** start SELECTED EXCERPT **

Does the definition int a = 0, b = a++, c = a++; have defined behavior in C?
Asked Answered
S

3

33

Does the definition int a = 0, b = a++, c = a++; have defined behavior in C?

Or almost equivalently, does the comma in an object definition introduce a sequence point as for the comma operator in expressions?

Similar questions have been asked for C++:

The widely accepted answer for C++ is Yes, it is fully defined per paragraph 8/3 of the C++11 Standard:

Each init-declarator in a declaration is analyzed separately as if it was in a declaration by itself

Albeit this paragraph only refers to the syntax analysis phase and is not quite precise enough regarding the sequencing of operations at runtime.

What is the situation for the C language? Does the C Standard define the behavior?

A similar question was asked before:

Does the comma in a declaration for multiple objects introduce a sequence point like the comma operator?

Yet the answer seems to refer specifically to the C11 draft and may not hold for more recent versions of the C Standard as the wording of the informative Annex C has changed since the C11 draft and does not seem fully consistent with the Standard text either.

EDIT: of course such an initializer seems uselessly contorted. I definitely do not condone such programming style and constructions. The question arose from a discussion regarding a trivial definition: int res = 0, a = res; for which the behavior did not seem fully defined (!). Initializers with side effects are not so uncommon, consider for example this one: int arg1 = pop(), arg2 = pop();

Schaper answered 9/8, 2023 at 12:10 Comment(17)
C11 draft has Annex C, which enumerates sequence points. It is not hard to find one covering your questionUnchaste
@LanguageLawyer Please note than Annex C is not normative and some things it claims to be sequence points can not actually be found in normative text. So it is not as trivial as to just look it up in the standard, because the standard is inconsistent and poorly edited.Gracia
The duplicate question is only answered for C11. The corresponding clause has been changed in C17. Appendix C in C17 still lists "an initializer that is not part of a compound literal" as a full expression which introduces a sequence point, but even though section 6.7.9 is given as reference, I fail to find a supporting normative clause in that section.Antiserum
The accepted answer in the referenced duplicate question includes some ambiguity wrt the source information used to assert the answer. In comments, the author of the accepted answer says "I quoted C11 because C17 wasn't finalized when I wrote the answer. You're right that neither C17 nor C23 (N2176 and N3054 from the WG14 Document Log) seems to include the sentence "The end of a full declarator is a sequence point".". If you would like to expand this question to explicitly include the newer standards, I will remove the closed tag. Ping me.Wits
@Antiserum - good point. I had already noticed the ambiguities was drafting my comment as you posted yours :)Wits
@ryyker: I amended the question in this direction, thank you for your support trying to solve the issue formally.Schaper
You're welcome. Expanding the question was a good move in light of the age of the previously linked duplicate, and the ambiguity caused by the gap in time between C11 and C17 (which was not yet ratified), which was evidently showing some gaps wrt sequence points in declarators at that time.Wits
Did someone run this code? Does it give a = 0, b = 1 and c = 2 or a = b = c = 0?Rianon
@A.L: it should give a = 2, b = 0 and c = 1.Schaper
@Schaper Thanks, my knowledge of C was rusty but I was able to run it: onlinegdb.com/7ePsNJsaqRianon
Does this answer your question? Does the comma in a declaration for multiple objects introduce a sequence point like the comma operator?Pavla
@ChristosLytras This has been discussed already and the question itself contains a link to this to this very question (see the paragraph under "EDIT").Antiserum
@Antiserum I'm not here for a discussion. I just marked this as a dup as it is for moderation attention.Pavla
@ChristosLytras: no it does not. The question you refer to only addresses the issue partially and the answers' arguments are incomplete and inconsistent. That's why I asked a more precise question, that received 2 well documented answers and more than 2 thousand views in less than 48hrs.Schaper
I just responded no to the moderator question and got this remark: Thanks! Edit your question to explain how it’s different from the suggested questions. This will help prevent your question from getting closed and will remove the suggested questions notification from your post. Well I am going to do that but the explanation was there already.Schaper
@Schaper I don't care about the stats and as I said, I am not here to neither discuss nor argue with anyone; it seems dup to me and I just flagged it for mods attention; the review will outcome if it's dup or not, that's all.Pavla
I have taken the discussion about duplicates of questions with outdated answers to MetaAntiserum
Y
18

Does the definition int a = 0, b = a++, c = a++; have defined behavior in C?

** end SELECTED EXCERPT **

GOAL A: Copy word for word the passage of the C sequence-point thread that begins with the words "Yet the answer" and ends with "at 12:10 Comment(17)".
GOAL B: In the C sequence-point thread, which paragraph of the C++11 Standard is cited as the basis for the widely accepted C++ answer?

** start MATERIAL **

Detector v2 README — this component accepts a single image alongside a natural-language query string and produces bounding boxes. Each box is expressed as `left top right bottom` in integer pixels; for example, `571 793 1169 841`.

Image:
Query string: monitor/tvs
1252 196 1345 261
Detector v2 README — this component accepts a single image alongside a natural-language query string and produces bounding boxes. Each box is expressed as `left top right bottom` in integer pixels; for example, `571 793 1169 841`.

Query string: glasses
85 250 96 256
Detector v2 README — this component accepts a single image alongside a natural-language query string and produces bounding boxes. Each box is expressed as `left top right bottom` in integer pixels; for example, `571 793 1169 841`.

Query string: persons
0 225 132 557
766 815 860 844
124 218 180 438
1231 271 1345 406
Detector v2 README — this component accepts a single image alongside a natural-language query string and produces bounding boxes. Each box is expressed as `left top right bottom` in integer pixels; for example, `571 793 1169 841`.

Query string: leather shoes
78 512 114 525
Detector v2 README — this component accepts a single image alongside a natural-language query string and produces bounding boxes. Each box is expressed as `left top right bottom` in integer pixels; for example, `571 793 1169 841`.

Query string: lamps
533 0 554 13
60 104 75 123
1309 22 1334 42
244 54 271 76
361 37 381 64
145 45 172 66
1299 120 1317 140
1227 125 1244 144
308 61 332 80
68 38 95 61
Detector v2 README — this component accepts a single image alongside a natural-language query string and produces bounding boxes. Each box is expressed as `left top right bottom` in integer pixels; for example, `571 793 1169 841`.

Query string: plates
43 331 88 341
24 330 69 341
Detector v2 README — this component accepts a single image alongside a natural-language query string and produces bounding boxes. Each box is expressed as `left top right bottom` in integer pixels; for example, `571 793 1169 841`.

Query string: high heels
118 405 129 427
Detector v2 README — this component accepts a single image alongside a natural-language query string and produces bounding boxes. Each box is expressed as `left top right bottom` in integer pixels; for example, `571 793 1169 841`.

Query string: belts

** end MATERIAL **

EXERCISE RESULT A:
Yet the answer seems to refer specifically to the C11 draft and may not hold for more recent versions of the C Standard as the wording of the informative Annex C has changed since the C11 draft and does not seem fully consistent with the Standard text either.

EDIT: of course such an initializer seems uselessly contorted. I definitely do not condone such programming style and constructions. The question arose from a discussion regarding a trivial definition: int res = 0, a = res; for which the behavior did not seem fully defined (!). Initializers with side effects are not so uncommon, consider for example this one: int arg1 = pop(), arg2 = pop();

Schaper answered 9/8, 2023 at 12:10 Comment(17)

EXERCISE RESULT B: Paragraph 8/3.